### REQUIRED ACTION 1:
Copy the part of the passage on Australia's drug strategy from "After an inquiry" up to and including "its final report.".
### REQUIRED ACTION 2:
In the passage on Australia's drug strategy, what do many supporters of the principle the committee wants replaced stress, and what do they tend to blame for drug harm? Answer in one to three sentences.

After an inquiry into substance abuse in Australian communities that has taken almost three and a half years the House of Representatives Standing Committee on Family and Community Affairs has issued its final report.
The key recommendation (122) is that the Commonwealth, State and Territory governments replace the current focus of the National Drug Strategy on harm minimisation with a new focus on harm prevention and treatment of substance dependent people.
Harm minimisation has been one of the key principles of Australia’s drug strategy since 1985.
It has been used to justify a range of measures that tolerate the use of illicit drugs while attempting to minimise particular harms to drug users, such as overdosing, contracting infectious diseases and other adverse side-effects.
Many of the supporters of harm minimisation stress the impossibility of significantly reducing the level of illicit drug use and often tend to ascribe harm to the illicit nature of the drugs consumed rather than to the substances themselves.
Harm minimisation measures implemented or proposed in Australia include needle and syringe exchanges, injecting rooms, heroin prescription, methadone substitution, liberal cannabis laws and testing kits for ecstasy.

### EXERCISE DATA:
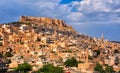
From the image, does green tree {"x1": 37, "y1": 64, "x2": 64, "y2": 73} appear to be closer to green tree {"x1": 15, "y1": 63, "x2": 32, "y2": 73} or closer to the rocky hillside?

### WRITTEN RESPONSE 1:
After an inquiry into substance abuse in Australian communities that has taken almost three and a half years the House of Representatives Standing Committee on Family and Community Affairs has issued its final report.

### WRITTEN RESPONSE 2:
They stress that significantly reducing the level of illicit drug use is impossible. They often tend to blame the harm on the illicit nature of the drugs consumed rather than on the substances themselves.